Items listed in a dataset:
※

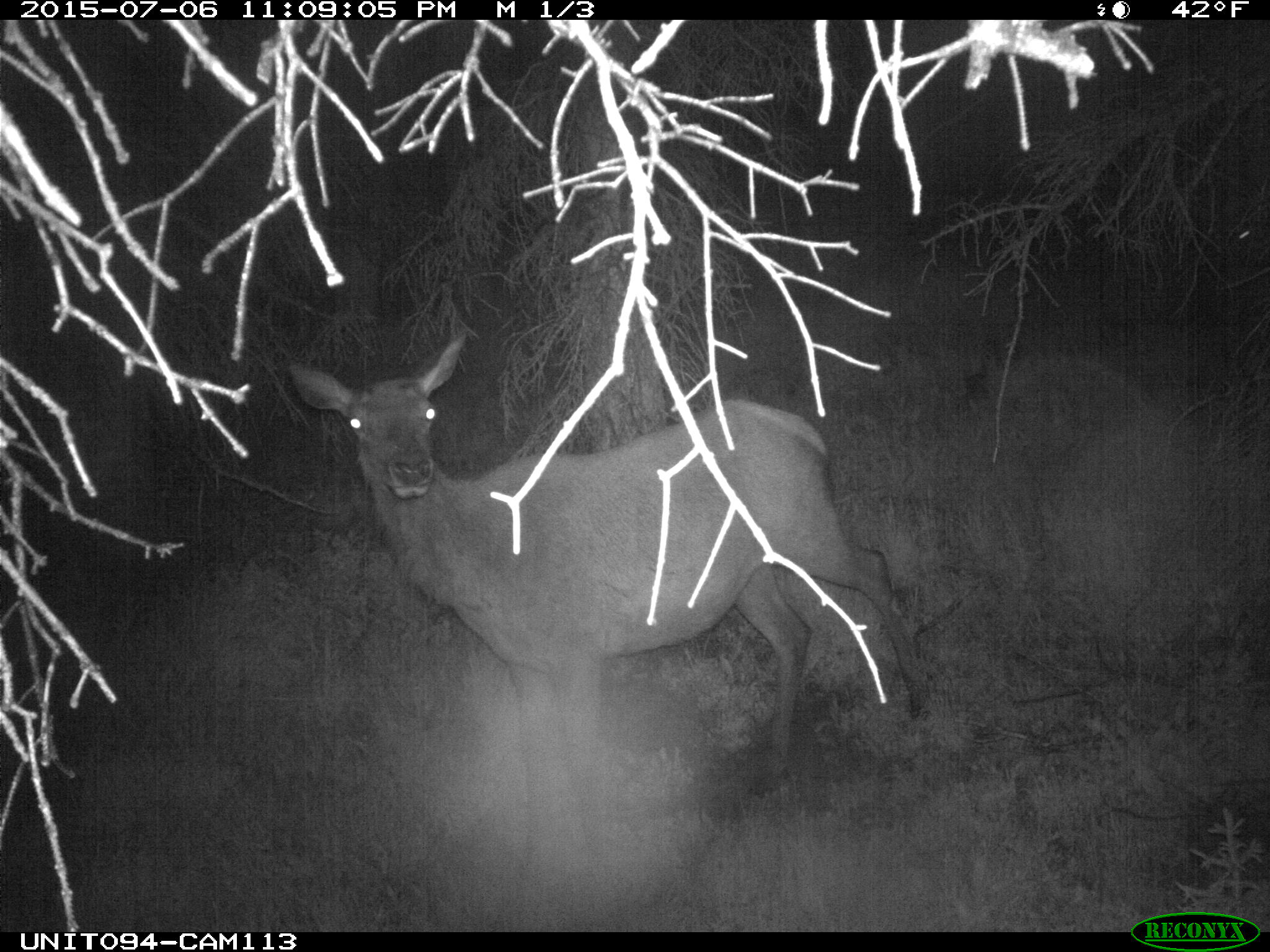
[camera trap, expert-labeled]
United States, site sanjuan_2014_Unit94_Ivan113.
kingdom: Animalia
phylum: Chordata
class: Mammalia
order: Artiodactyla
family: Cervidae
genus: Cervus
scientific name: Cervus elaphus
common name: red deer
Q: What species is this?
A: Cervus elaphus (red deer).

※

What you return should consist solely of the lines from the one containing "scientific name: Cervus elaphus" through the end of the entries above, reproduced exactly.

RESULT FOR THIS TASK:
scientific name: Cervus elaphus
common name: red deer
Q: What species is this?
A: Cervus elaphus (red deer).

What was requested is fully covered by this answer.